Un zumbido y el golpeteo de la metralleta entre las ramas sobre su cabeza lo despertaron del sueño. El frustrado artillero le había disparado una ráfaga de despedida, al azar. Se irguió de un salto, subió con rapidez la pendiente y se perdió en el bosque.
Caminó todo ese día guiándose por el sol. El bosque parecía interminable; no pudo descubrir ni un claro, ni siquiera un sendero de leñadores. Nunca había sabido que vivía en una región tan salvaje. La revelación tenía algo de estremecedor. Al caer la noche estaba agotado, tenía los pies doloridos y un hambre atroz. El recuerdo de su mujer y de sus hijos lo alentaba a seguir adelante.. Finalmente, encontró un camino que lo llevaba en la dirección que él sabía correcta. Era tan ancho y recto como una calle, pero nadie parecía haber pasado por él. No estaba bordeado por campos abiertos y no se veía ninguna casa por ningún sitio. Los negros cuerpos de los árboles formaban una pared cerrada, a ambos lados, que terminaba en un punto del horizonte, como un diagrama en una lección de perspectiva. Sobre su cabeza, al mirar a través de esta grieta del bosque, brillaban grandes estrellas de oro que le resultaban desconocidas y agrupadas en extrañas constelaciones. Estaba seguro de que se encontraban dispuestas en algún orden cuyo significado era secreto y maligno. El bosque estaba lleno de ruidos singulares, entre los cuales —una vez, otra y una tercera— oyó claras voces en un idioma desconocido.
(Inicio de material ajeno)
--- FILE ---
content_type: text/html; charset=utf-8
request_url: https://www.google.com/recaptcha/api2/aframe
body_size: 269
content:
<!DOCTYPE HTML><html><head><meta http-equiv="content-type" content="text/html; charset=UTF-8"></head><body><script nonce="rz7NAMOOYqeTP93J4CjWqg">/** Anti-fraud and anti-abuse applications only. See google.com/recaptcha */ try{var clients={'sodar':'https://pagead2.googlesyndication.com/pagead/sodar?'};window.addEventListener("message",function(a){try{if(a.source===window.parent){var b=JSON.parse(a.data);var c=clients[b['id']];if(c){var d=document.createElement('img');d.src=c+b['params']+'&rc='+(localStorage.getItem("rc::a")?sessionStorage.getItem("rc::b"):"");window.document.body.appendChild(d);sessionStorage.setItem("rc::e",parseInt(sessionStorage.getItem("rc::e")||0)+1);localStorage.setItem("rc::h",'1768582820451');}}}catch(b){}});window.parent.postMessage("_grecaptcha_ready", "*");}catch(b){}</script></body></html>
El cuello le dolía y al tocárselo con la mano se dio cuenta de que estaba horriblemente hinchado. Supo que tenía un círculo negro donde la cuerda lo había herido. Sus ojos estaban congestionados; ya no podía cerrarlos. Tenía la lengua hinchada por la sed; alivió su fiebre sacándola por entre sus dientes, hasta sentir el aire frío. ¡Con qué suavidad el césped había alfombrado la desierta avenida! ¡Ya no podía sentir el camino bajo sus pies!
A pesar del sufrimiento, se había quedado sin duda dormido mientras caminaba, porque ahora ve un paisaje diferente. Quizá sólo se ha recuperado de un delirio. En ese momento está de pie frente al portón de su propia casa. Las cosas están como él las dejó, y todo es brillante y hermoso en el sol matinal. Debe de haber viajado la noche entera. Cuando empuja y abre el portón y entra en el camino ancho y blanco, ve un aleteo de prendas femeninas; su mujer, con aspecto fresco y dulce, baja de la terraza para recibirlo. Al pie de los escalones lo espera, con una inefable sonrisa de alegría, una actitud de incomparable gracia y dignidad. ¡Ay, qué hermosa es! Se lanza hacia ella con los brazos extendidos. Cuando está a punto de estrecharla siente un golpe en la nuca que lo desvanece; una luz blanca cegadora incendia todo a su alrededor con el sonido de un cañón. Después todo es oscuridad y silencio.
Payton Farquhar estaba muerto; su cuerpo, con el cuello roto, se balanceaba suavemente de un lado a otro bajo las maderas del puente sobre el río Owl.